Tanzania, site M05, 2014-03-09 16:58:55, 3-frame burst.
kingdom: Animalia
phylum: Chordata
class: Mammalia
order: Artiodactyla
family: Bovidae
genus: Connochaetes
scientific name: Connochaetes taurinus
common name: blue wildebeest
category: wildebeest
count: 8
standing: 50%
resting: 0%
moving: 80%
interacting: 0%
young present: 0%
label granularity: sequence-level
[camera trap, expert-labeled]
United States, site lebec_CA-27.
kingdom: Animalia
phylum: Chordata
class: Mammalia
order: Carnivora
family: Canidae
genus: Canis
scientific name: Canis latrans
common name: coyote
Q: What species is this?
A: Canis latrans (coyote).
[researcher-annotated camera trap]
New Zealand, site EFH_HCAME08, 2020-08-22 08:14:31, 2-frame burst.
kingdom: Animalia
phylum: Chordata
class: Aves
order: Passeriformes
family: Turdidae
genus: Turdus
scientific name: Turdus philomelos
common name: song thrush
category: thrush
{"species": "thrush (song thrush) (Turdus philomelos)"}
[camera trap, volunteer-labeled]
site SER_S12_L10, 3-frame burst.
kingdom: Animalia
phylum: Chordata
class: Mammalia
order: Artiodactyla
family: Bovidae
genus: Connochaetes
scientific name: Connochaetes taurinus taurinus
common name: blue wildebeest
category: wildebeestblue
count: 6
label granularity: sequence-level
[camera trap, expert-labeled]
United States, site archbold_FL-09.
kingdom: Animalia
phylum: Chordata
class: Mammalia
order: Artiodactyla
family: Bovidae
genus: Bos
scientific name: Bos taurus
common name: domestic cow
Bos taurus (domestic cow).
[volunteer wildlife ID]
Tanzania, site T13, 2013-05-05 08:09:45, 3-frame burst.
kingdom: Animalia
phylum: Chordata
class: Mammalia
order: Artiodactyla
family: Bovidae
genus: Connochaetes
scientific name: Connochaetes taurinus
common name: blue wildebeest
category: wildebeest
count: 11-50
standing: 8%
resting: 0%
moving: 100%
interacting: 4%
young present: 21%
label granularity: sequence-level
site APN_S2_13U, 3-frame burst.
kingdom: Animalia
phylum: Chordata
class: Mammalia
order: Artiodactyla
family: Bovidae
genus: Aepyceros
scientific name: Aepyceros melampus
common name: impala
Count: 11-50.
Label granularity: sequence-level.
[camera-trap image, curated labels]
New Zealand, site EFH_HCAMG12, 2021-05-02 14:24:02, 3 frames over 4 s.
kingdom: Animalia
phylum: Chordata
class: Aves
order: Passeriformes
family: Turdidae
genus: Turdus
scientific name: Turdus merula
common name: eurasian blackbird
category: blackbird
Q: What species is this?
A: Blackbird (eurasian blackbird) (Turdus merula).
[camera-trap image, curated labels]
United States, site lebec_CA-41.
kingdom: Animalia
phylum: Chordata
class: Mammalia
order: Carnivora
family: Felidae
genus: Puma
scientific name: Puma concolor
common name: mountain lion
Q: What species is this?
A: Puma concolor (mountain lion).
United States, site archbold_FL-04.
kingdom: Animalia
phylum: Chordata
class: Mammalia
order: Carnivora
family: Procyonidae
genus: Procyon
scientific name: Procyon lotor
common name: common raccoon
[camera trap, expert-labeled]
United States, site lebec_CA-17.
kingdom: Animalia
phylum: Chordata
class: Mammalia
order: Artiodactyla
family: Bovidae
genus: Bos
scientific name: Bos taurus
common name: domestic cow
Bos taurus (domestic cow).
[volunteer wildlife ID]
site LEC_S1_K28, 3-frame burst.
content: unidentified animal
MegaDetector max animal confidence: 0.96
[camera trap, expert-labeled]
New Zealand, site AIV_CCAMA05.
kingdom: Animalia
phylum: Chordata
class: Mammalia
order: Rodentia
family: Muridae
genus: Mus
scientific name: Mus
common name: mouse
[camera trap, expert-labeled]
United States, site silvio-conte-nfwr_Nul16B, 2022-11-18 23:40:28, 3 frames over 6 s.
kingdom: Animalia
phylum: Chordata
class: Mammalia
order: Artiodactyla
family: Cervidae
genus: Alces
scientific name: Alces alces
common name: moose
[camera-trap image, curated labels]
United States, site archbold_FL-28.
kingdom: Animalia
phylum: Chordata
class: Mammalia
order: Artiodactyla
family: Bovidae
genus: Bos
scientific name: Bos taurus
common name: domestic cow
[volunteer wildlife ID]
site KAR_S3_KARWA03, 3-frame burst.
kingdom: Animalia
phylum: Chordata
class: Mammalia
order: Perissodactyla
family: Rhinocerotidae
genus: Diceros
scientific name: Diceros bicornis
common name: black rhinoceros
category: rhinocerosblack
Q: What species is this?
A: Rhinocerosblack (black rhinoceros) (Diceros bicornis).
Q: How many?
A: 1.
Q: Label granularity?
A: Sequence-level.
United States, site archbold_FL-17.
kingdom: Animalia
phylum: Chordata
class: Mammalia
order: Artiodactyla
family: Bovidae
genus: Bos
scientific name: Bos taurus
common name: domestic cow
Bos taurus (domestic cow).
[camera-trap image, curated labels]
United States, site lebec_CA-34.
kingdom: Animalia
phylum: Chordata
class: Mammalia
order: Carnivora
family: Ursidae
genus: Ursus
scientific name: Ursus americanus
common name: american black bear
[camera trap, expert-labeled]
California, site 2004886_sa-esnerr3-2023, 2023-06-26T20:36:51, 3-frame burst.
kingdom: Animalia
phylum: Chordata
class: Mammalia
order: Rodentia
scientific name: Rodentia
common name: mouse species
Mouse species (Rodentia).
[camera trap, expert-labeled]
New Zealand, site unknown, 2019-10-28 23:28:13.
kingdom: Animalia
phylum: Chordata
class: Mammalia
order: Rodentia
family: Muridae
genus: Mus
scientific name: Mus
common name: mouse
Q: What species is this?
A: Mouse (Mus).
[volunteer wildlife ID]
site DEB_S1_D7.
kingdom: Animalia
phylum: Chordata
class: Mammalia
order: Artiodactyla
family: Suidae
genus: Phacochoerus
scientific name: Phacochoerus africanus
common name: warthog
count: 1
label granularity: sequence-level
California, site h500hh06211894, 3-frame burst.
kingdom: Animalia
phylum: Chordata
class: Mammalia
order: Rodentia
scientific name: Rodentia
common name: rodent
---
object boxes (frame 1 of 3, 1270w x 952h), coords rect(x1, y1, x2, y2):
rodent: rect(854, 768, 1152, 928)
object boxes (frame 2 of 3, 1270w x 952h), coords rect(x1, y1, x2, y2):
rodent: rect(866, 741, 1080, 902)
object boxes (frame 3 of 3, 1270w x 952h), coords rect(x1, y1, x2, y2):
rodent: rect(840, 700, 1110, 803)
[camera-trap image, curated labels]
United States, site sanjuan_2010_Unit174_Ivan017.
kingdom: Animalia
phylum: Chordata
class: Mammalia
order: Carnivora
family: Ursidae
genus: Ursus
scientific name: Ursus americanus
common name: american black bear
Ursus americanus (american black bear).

Problem to solve –
Since the material above must be kept intact, output it exactly as it is.

Written solution –
Tanzania, site M05, 2014-03-09 16:58:55, 3-frame burst.
kingdom: Animalia
phylum: Chordata
class: Mammalia
order: Artiodactyla
family: Bovidae
genus: Connochaetes
scientific name: Connochaetes taurinus
common name: blue wildebeest
category: wildebeest
count: 8
standing: 50%
resting: 0%
moving: 80%
interacting: 0%
young present: 0%
label granularity: sequence-level
[camera trap, expert-labeled]
United States, site lebec_CA-27.
kingdom: Animalia
phylum: Chordata
class: Mammalia
order: Carnivora
family: Canidae
genus: Canis
scientific name: Canis latrans
common name: coyote
Q: What species is this?
A: Canis latrans (coyote).
[researcher-annotated camera trap]
New Zealand, site EFH_HCAME08, 2020-08-22 08:14:31, 2-frame burst.
kingdom: Animalia
phylum: Chordata
class: Aves
order: Passeriformes
family: Turdidae
genus: Turdus
scientific name: Turdus philomelos
common name: song thrush
category: thrush
{"species": "thrush (song thrush) (Turdus philomelos)"}
[camera trap, volunteer-labeled]
site SER_S12_L10, 3-frame burst.
kingdom: Animalia
phylum: Chordata
class: Mammalia
order: Artiodactyla
family: Bovidae
genus: Connochaetes
scientific name: Connochaetes taurinus taurinus
common name: blue wildebeest
category: wildebeestblue
count: 6
label granularity: sequence-level
[camera trap, expert-labeled]
United States, site archbold_FL-09.
kingdom: Animalia
phylum: Chordata
class: Mammalia
order: Artiodactyla
family: Bovidae
genus: Bos
scientific name: Bos taurus
common name: domestic cow
Bos taurus (domestic cow).
[volunteer wildlife ID]
Tanzania, site T13, 2013-05-05 08:09:45, 3-frame burst.
kingdom: Animalia
phylum: Chordata
class: Mammalia
order: Artiodactyla
family: Bovidae
genus: Connochaetes
scientific name: Connochaetes taurinus
common name: blue wildebeest
category: wildebeest
count: 11-50
standing: 8%
resting: 0%
moving: 100%
interacting: 4%
young present: 21%
label granularity: sequence-level
site APN_S2_13U, 3-frame burst.
kingdom: Animalia
phylum: Chordata
class: Mammalia
order: Artiodactyla
family: Bovidae
genus: Aepyceros
scientific name: Aepyceros melampus
common name: impala
Count: 11-50.
Label granularity: sequence-level.
[camera-trap image, curated labels]
New Zealand, site EFH_HCAMG12, 2021-05-02 14:24:02, 3 frames over 4 s.
kingdom: Animalia
phylum: Chordata
class: Aves
order: Passeriformes
family: Turdidae
genus: Turdus
scientific name: Turdus merula
common name: eurasian blackbird
category: blackbird
Q: What species is this?
A: Blackbird (eurasian blackbird) (Turdus merula).
[camera-trap image, curated labels]
United States, site lebec_CA-41.
kingdom: Animalia
phylum: Chordata
class: Mammalia
order: Carnivora
family: Felidae
genus: Puma
scientific name: Puma concolor
common name: mountain lion
Q: What species is this?
A: Puma concolor (mountain lion).
United States, site archbold_FL-04.
kingdom: Animalia
phylum: Chordata
class: Mammalia
order: Carnivora
family: Procyonidae
genus: Procyon
scientific name: Procyon lotor
common name: common raccoon
[camera trap, expert-labeled]
United States, site lebec_CA-17.
kingdom: Animalia
phylum: Chordata
class: Mammalia
order: Artiodactyla
family: Bovidae
genus: Bos
scientific name: Bos taurus
common name: domestic cow
Bos taurus (domestic cow).
[volunteer wildlife ID]
site LEC_S1_K28, 3-frame burst.
content: unidentified animal
MegaDetector max animal confidence: 0.96
[camera trap, expert-labeled]
New Zealand, site AIV_CCAMA05.
kingdom: Animalia
phylum: Chordata
class: Mammalia
order: Rodentia
family: Muridae
genus: Mus
scientific name: Mus
common name: mouse
[camera trap, expert-labeled]
United States, site silvio-conte-nfwr_Nul16B, 2022-11-18 23:40:28, 3 frames over 6 s.
kingdom: Animalia
phylum: Chordata
class: Mammalia
order: Artiodactyla
family: Cervidae
genus: Alces
scientific name: Alces alces
common name: moose
[camera-trap image, curated labels]
United States, site archbold_FL-28.
kingdom: Animalia
phylum: Chordata
class: Mammalia
order: Artiodactyla
family: Bovidae
genus: Bos
scientific name: Bos taurus
common name: domestic cow
[volunteer wildlife ID]
site KAR_S3_KARWA03, 3-frame burst.
kingdom: Animalia
phylum: Chordata
class: Mammalia
order: Perissodactyla
family: Rhinocerotidae
genus: Diceros
scientific name: Diceros bicornis
common name: black rhinoceros
category: rhinocerosblack
Q: What species is this?
A: Rhinocerosblack (black rhinoceros) (Diceros bicornis).
Q: How many?
A: 1.
Q: Label granularity?
A: Sequence-level.
United States, site archbold_FL-17.
kingdom: Animalia
phylum: Chordata
class: Mammalia
order: Artiodactyla
family: Bovidae
genus: Bos
scientific name: Bos taurus
common name: domestic cow
Bos taurus (domestic cow).
[camera-trap image, curated labels]
United States, site lebec_CA-34.
kingdom: Animalia
phylum: Chordata
class: Mammalia
order: Carnivora
family: Ursidae
genus: Ursus
scientific name: Ursus americanus
common name: american black bear
[camera trap, expert-labeled]
California, site 2004886_sa-esnerr3-2023, 2023-06-26T20:36:51, 3-frame burst.
kingdom: Animalia
phylum: Chordata
class: Mammalia
order: Rodentia
scientific name: Rodentia
common name: mouse species
Mouse species (Rodentia).
[camera trap, expert-labeled]
New Zealand, site unknown, 2019-10-28 23:28:13.
kingdom: Animalia
phylum: Chordata
class: Mammalia
order: Rodentia
family: Muridae
genus: Mus
scientific name: Mus
common name: mouse
Q: What species is this?
A: Mouse (Mus).
[volunteer wildlife ID]
site DEB_S1_D7.
kingdom: Animalia
phylum: Chordata
class: Mammalia
order: Artiodactyla
family: Suidae
genus: Phacochoerus
scientific name: Phacochoerus africanus
common name: warthog
count: 1
label granularity: sequence-level
California, site h500hh06211894, 3-frame burst.
kingdom: Animalia
phylum: Chordata
class: Mammalia
order: Rodentia
scientific name: Rodentia
common name: rodent
---
object boxes (frame 1 of 3, 1270w x 952h), coords rect(x1, y1, x2, y2):
rodent: rect(854, 768, 1152, 928)
object boxes (frame 2 of 3, 1270w x 952h), coords rect(x1, y1, x2, y2):
rodent: rect(866, 741, 1080, 902)
object boxes (frame 3 of 3, 1270w x 952h), coords rect(x1, y1, x2, y2):
rodent: rect(840, 700, 1110, 803)
[camera-trap image, curated labels]
United States, site sanjuan_2010_Unit174_Ivan017.
kingdom: Animalia
phylum: Chordata
class: Mammalia
order: Carnivora
family: Ursidae
genus: Ursus
scientific name: Ursus americanus
common name: american black bear
Ursus americanus (american black bear).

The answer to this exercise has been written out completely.